Once you finish that work, take a short break—move—and when you return to your place of work, start the next item you want to work on. When you get into this practice, you will soon find yourself becoming more focused and more mindful about what you are doing.
5. Close Down Email and Other Forms of Communication
If you really want to become more mindful at work, you need to do whatever it takes to reduce your distractions. This means turning off notifications and only opening your email and other communication tools when you have decided you want to work on your communications.
One thing we need to understand is that if there really was something urgent and that required our attention immediately, nobody would use email or Slack to tell you. They would either walk over to your workstation or phone you. If your house was on fire, your neighbor would not email or Slack message you to tell you. They would use a more immediate form of communication.
The same applies to your work. Stop worrying about angry bosses and upset clients. They are very rare and remember, you are employed to do your work, not to be the fastest at responding to messages and emails. If an issue was genuinely urgent, you would quickly hear about it.
6. Give Yourself Some Alone Time Every Day
The world is very distracting and demanding. If it is not our work colleagues and customers, it is an advertisement and NEWS that are trying to get our attention and cause us to react in positive and negative ways.
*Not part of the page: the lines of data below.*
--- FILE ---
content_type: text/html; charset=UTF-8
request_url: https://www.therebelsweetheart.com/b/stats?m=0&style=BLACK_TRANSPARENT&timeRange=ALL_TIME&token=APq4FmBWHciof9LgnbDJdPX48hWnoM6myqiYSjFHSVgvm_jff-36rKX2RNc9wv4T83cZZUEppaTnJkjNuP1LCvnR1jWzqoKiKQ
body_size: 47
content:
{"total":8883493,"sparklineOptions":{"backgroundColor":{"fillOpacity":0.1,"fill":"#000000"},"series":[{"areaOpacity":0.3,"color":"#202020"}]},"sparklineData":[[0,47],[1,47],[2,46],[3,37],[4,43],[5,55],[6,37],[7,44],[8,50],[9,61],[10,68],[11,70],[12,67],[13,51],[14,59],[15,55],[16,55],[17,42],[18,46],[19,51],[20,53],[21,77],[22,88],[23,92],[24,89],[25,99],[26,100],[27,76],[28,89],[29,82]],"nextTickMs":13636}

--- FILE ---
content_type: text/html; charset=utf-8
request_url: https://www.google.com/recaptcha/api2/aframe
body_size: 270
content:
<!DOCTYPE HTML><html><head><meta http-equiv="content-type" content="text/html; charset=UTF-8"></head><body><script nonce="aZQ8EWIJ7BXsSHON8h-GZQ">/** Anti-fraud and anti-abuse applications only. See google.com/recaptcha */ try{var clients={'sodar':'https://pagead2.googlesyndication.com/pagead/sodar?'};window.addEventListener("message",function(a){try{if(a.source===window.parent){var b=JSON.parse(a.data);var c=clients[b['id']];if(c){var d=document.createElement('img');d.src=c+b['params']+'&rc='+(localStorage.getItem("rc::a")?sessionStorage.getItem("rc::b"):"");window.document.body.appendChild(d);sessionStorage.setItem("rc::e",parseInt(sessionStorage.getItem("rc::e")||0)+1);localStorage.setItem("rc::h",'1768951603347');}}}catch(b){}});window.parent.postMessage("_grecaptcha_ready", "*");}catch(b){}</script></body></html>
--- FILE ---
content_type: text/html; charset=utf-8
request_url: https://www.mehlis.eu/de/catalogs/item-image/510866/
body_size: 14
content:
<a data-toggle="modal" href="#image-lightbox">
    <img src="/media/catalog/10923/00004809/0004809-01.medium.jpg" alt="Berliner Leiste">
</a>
With all these distractions, it is very hard to get a moment of peace, and yet, if you want to be better focused, you need some time each day for quiet reflection away from all those demands and noise.
Fifteen to twenty minutes alone in a quiet room—or better yet, in nature—will give you the time to reflect, to turn off, and enjoy the peace around you. Doing this will help you become more aware of what is going on around you and how you are feeling and brings some much-needed perspective to your life.
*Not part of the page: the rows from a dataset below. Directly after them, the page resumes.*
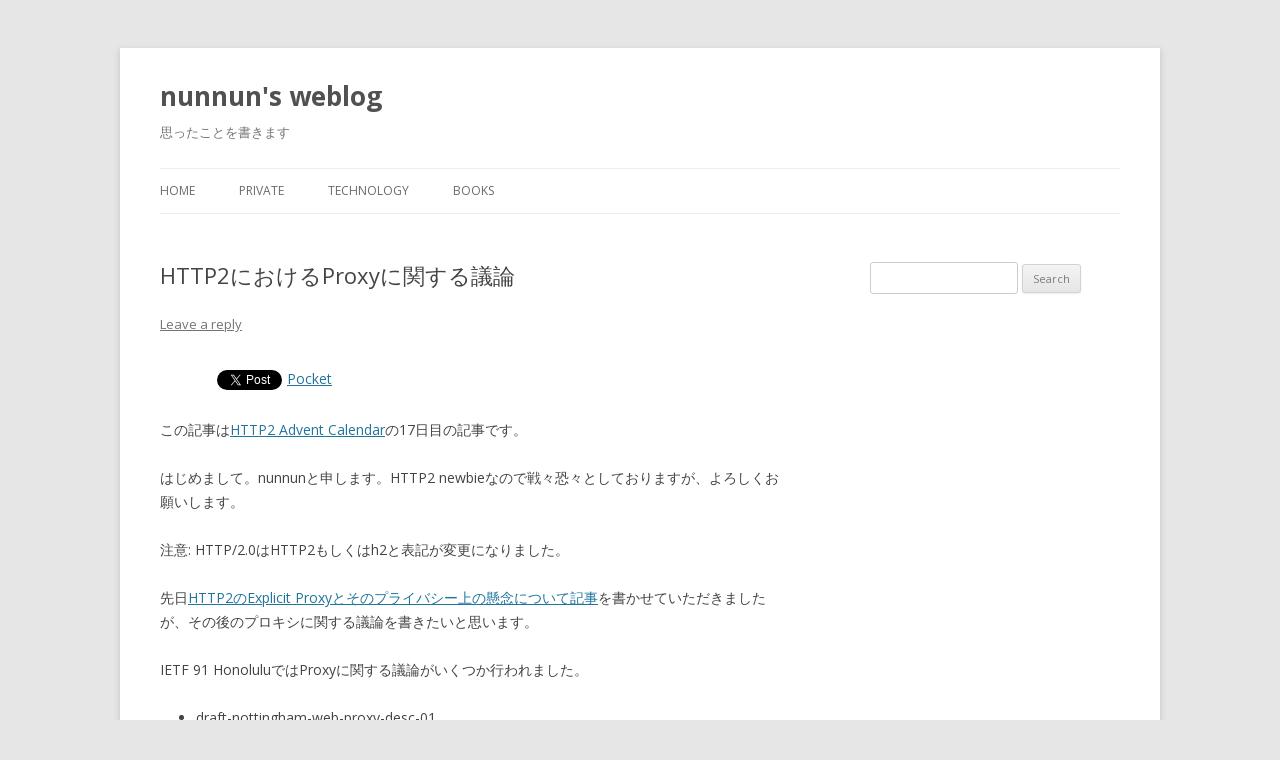

--- FILE ---
content_type: text/html; charset=utf-8
request_url: https://www.google.com/recaptcha/api2/aframe
body_size: 269
content:
<!DOCTYPE HTML><html><head><meta http-equiv="content-type" content="text/html; charset=UTF-8"></head><body><script nonce="X7LXCD4OXhKzPNCUbU2jWQ">/** Anti-fraud and anti-abuse applications only. See google.com/recaptcha */ try{var clients={'sodar':'https://pagead2.googlesyndication.com/pagead/sodar?'};window.addEventListener("message",function(a){try{if(a.source===window.parent){var b=JSON.parse(a.data);var c=clients[b['id']];if(c){var d=document.createElement('img');d.src=c+b['params']+'&rc='+(localStorage.getItem("rc::a")?sessionStorage.getItem("rc::b"):"");window.document.body.appendChild(d);sessionStorage.setItem("rc::e",parseInt(sessionStorage.getItem("rc::e")||0)+1);localStorage.setItem("rc::h",'1769711764920');}}}catch(b){}});window.parent.postMessage("_grecaptcha_ready", "*");}catch(b){}</script></body></html>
And when I say “listen,” I mean truly listen. Too often, we are not really listening. Instead, we are thinking of the next thing to say or being judgmental about what the other person is saying. Stop this. It does you no good and is not helpful to the person you are talking with or yourself.
When you stop judging and start listening, you will soon see another perspective. You may not agree with that perspective or opinion, but remember that is all it is—a perspective or opinion. You are not duty-bound to agree with them or change another person’s viewpoint, but you will find yourself better understanding why a person thinks that way if you stop trying to change their opinions and instead, listen to what they have to say.
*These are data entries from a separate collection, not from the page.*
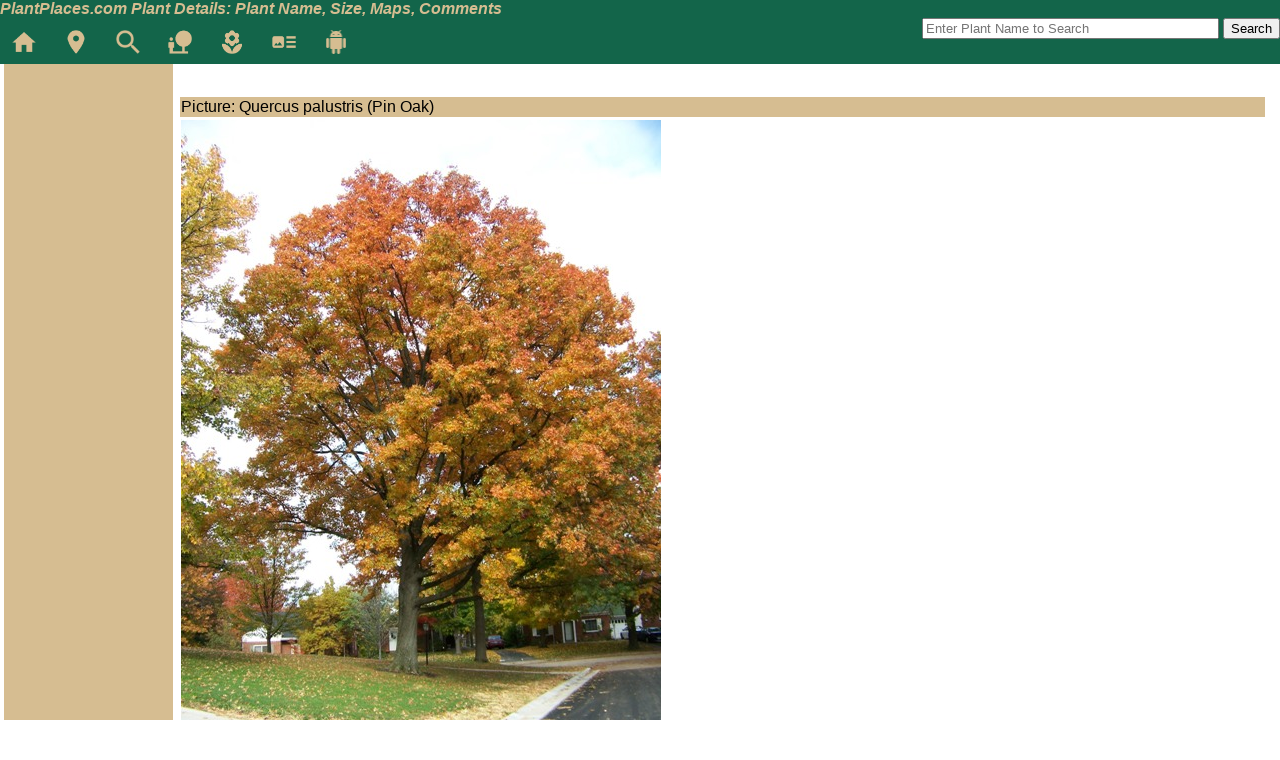

--- FILE ---
content_type: text/html; charset=ISO-8859-1
request_url: https://www.plantplaces.com/perl/viewpicturedetails.pl?Plant_ID=181&Region=&Region_Search=&Directory=photos&Picture_Name=Quercus.palustris.1.Oxford.JPG&Genus=Quercus&Species=palustris&Common=Pin%20Oak&Cultivar=
body_size: 6784
content:


<!DOCTYPE html PUBLIC "-//W3C//DTD XHTML 1.0 Transitional//EN" "http://www.w3.org/TR/xhtml1/DTD/xhtml1-transitional.dtd">
<html xmlns="http://www.w3.org/1999/xhtml">

<head>
<meta content="text/html; charset=utf-8" http-equiv="Content-Type" />
<meta name="keywords" content="Quercus palustris  Pin Oak Picture Detail"/>
<meta name="description" content="Detailed picture of Quercus palustris  Pin Oak"/>

<title>Quercus palustris  Pin Oak Picture Detail</title>
<link rel="stylesheet" href="../../styles.css"  type="text/css">
<script language="JavaScript" src="../menu/JSCookMenu.js"></script>
<link rel="stylesheet" href="../menu/ThemeOffice/theme.css" type="text/css">
<script language="JavaScript" src="../menu/ThemeOffice/theme2.js"></script>
<script language="JavaScript">


var myMenu = [
	[null,'Home','../index.shtml','_self','Home'],
        [null, 'Search Plants' ,'/perl/SearchPlants.pl','_self','Search Plants'
             [null, 'Search Plants' ,'/perl/SearchPlants.pl','_self','Search Plants']
	],
	[null,'Community','/community.shtml','_self','Community'],
	[null,'Trees','#','_self','Trees',
		[null,'Evergreen','/perl/viewplants.pl?Category=EvergreenTree&amp;Availability=1&amp;Deer_Resistance=1&amp;Recommended=on','_self','Evergreen'],
		[null,'Large Shade','/perl/viewplants.pl?Category=Tree&amp;Size_Min=25&amp;Size_Max_LTGT=LT&amp;Size_Max=80&amp;Availability=1&amp;Deer_Resistance=1&amp;Full_Sun=5&amp;Part_Shade=0&amp;Deep_Shade=0&amp;Recommended=on','_self','Large Shade'],
		[null,'Medium','/perl/viewplants.pl?filter=mediumtree','_self','Medium'],
		[null,'Flowering Ornamentals','/perl/viewplants.pl?filter=floweringornamental','_self','Flowring Ornamentals'],
		[null,'Small Ornamentals','/perl/viewplants.pl?Category=Tree&amp;Size_Max=25&amp;Availability=1&amp;Deer_Resistance=1&amp;Recommended=on','_self','Flowring Ornamentals'],
		[null,'Native','/perl/viewplants.pl?Category=Tree&amp;Availability=1&amp;Deer_Resistance=1&amp;Recommended=on&amp;Native=on','_self','Native']
	],
	[null,'Shrubs','#','_self','Shrubs',
		[null,'Evergreen','/perl/viewplants.pl?filter=evergreenshrub','_self','Evergreen Shrub'],
		[null,'Large Shade','/perl/viewplants.pl?filter=largeshrub','_self','Large Shrub'],
		[null,'Medium','/perl/viewplants.pl?filter=mediumshrub','_self','Medium Shrub'],
		[null,'Small','/perl/viewplants.pl?filter=floweringornamentalshrub','_self','Small Shrub']
	],
	[null,'Vines','/perl/viewplants.pl?filter=vine','_self','vine',
		[null,'All Vines','/perl/viewplants.pl?filter=vine','_self','All Vines']
	],
  	[null,'Herbaceous','/perl/viewplants.pl?Category=Perennial','_self','herbacious',
		[null,'Perennials','/perl/viewplants.pl?Category=Perennial','_self','Perennials'],
        [null,'Annuals','/perl/viewplants.pl?Category=Annual','_self','Annuals'],
        [null,'Grasses','/perl/viewplants.pl?Category=Grass','_self','Grasses'],
        [null,'Ferns','/perl/viewplants.pl?Category=Fern','_self','Ferns']
	],

   [null,'Plant Trials','http://www.planttrials.com','_self','Plant Trials'],
   [null,'Map of Plants','/perl/viewmap.pl','_self','Map of Plants']

];


  var _gaq = _gaq || [];
  _gaq.push(['_setAccount', 'UA-35378354-1']);
  _gaq.push(['_trackPageview']);

  (function() {
    var ga = document.createElement('script'); ga.type = 'text/javascript'; ga.async = true;
    ga.src = ('https:' == document.location.protocol ? 'https://ssl' : 'http://www') + '.google-analytics.com/ga.js';
    var s = document.getElementsByTagName('script')[0]; s.parentNode.insertBefore(ga, s);
  })();

  </script>
</head>
<body>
I know this is hard to do because we naturally want other people to agree with our view of the world. But part of what makes humans so unique is we all have a different view of the world, and that is what makes us special. It would not be a nice world if everyone shared the same view of the world and events.
8. Practice Meditation
Giving yourself some time to meditate each day will help you become more mindful and more focused. Meditation is a form of training for the mind to stop thinking and just be.
Meditating each day does not have to be done for long. I’ve always found ten minutes every day works for me. Others prefer to do two sessions a day fifteen to twenty minutes in the morning and evening.
How long and how frequently you meditate is not relevant. Just doing a few minutes each day will help improve your focus. By training your mind to stop and just focus on your breathing or the sound of the refrigerator,+ you develop a powerful ability to focus.
It can be very difficult to focus on the “always-on” world we live in today. But if you want to perform at your very best and be more mindful at work, be aware of the needs of the people around you, and live a fulfilled, stress-free life.
Becoming more mindful about yourself and others is a great way to become more focused, less stressed, and ultimately, a lot happier.